The closing prayer by Archbishop Yeghishe Gizirian, and the singing of the Hayr Mer by all present closed a memorable day of reflection and gratitude.

The Commemoration Committee was under the auspices of the Primate, and under the direction of the Cathedral Dean, Very Rev. Fr. Mamigon Kiledjian. Committee members included Paul and Berta Zakian, co-chairs; Araks Yeramyan Andrews, Talene Baroyan, Sona Haratunian, Dr. Kevork Niksarli, Shoghik Oganesyan, Avedis Ohannessian and Vartges Saroyan.



Diocesan Primate Abp. Khajag Barsamian presents the Relic of St. Vartan to the congregation, during the Divine Liturgy honoring the 45th anniversary of New York's St.
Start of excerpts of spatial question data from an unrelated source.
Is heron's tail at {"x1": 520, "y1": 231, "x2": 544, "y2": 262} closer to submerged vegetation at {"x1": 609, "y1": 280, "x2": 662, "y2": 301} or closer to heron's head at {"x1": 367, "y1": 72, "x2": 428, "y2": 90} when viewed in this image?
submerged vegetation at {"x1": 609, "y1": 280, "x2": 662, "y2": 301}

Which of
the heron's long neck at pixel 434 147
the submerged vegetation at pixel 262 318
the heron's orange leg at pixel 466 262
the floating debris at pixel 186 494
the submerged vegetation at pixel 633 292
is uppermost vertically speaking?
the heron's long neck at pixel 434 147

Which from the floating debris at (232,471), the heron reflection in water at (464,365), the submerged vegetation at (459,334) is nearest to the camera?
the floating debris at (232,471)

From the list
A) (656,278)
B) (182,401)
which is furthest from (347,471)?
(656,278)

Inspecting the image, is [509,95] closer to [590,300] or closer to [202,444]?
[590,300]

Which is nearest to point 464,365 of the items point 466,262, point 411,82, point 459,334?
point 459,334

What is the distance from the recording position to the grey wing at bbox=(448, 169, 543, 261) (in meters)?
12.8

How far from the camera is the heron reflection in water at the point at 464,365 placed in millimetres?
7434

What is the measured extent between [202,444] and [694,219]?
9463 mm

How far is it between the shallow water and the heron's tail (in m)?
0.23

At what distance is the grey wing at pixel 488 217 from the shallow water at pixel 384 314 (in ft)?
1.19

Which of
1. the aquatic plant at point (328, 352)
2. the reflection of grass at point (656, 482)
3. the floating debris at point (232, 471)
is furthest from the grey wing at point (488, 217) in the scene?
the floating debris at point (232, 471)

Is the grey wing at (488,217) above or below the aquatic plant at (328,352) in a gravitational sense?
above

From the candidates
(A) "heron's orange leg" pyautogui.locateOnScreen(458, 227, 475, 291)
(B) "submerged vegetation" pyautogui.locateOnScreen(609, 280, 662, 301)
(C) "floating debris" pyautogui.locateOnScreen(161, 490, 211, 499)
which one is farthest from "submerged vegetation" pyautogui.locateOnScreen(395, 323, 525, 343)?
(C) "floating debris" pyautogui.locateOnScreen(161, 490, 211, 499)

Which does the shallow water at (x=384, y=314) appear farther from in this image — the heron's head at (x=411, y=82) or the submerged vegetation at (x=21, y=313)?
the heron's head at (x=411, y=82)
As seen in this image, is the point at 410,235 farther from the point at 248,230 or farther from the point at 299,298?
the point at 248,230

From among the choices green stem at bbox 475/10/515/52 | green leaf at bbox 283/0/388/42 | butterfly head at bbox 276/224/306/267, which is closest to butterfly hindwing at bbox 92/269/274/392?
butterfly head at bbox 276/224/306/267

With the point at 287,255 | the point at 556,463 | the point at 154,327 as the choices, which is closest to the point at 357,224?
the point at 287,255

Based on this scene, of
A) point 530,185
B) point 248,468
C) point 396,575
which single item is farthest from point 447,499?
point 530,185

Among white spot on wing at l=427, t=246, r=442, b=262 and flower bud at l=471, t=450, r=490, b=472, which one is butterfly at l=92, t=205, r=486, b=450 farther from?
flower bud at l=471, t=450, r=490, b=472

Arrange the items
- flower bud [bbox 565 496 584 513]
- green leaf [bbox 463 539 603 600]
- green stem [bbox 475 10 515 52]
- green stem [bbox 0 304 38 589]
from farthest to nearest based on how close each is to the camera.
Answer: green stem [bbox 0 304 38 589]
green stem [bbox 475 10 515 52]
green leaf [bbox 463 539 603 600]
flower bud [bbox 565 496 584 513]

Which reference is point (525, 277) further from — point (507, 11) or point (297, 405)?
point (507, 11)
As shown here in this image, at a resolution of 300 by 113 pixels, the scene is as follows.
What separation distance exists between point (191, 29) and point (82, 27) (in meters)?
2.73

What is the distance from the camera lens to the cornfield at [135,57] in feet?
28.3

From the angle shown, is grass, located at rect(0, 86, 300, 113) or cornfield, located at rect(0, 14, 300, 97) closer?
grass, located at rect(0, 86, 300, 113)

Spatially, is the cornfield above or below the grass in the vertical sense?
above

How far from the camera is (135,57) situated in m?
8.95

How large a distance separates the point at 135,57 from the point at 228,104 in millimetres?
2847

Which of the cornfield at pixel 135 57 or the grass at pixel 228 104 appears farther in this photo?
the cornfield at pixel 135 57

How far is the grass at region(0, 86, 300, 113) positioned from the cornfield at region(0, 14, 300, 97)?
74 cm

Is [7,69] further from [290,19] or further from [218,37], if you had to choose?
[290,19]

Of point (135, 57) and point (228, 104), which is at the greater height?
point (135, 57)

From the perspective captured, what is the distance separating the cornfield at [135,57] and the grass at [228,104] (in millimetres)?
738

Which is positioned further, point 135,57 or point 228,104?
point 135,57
Vartan Armenian Cathedral, on September 15, 2013.


Members of the Mid-Atlantic Knights of Vartan escort the Relic of St. Vartan into St. Vartan Cathedral, on September 15, 2013.


The faithful express their devotion to the Relic of St. Vartan, during the 45th anniversary Divine Liturgy at New York's St. Vartan Cathedral.


Prof. Mark Movsesian of St. John's School of Law, keynote speaker at the St. Vartan Cathedral 45th anniversary luncheon, on September 15, 2013.


Mistress of Ceremonies Arpine Barseghian, a medical student, at the cathedral 45th anniversary luncheon.


Abp. Yeghishe Gizirian speaks with Cathedral 45th anniversary committee co-chair Paul Zakian (left) and keynote speaker Mark Movsesian (right).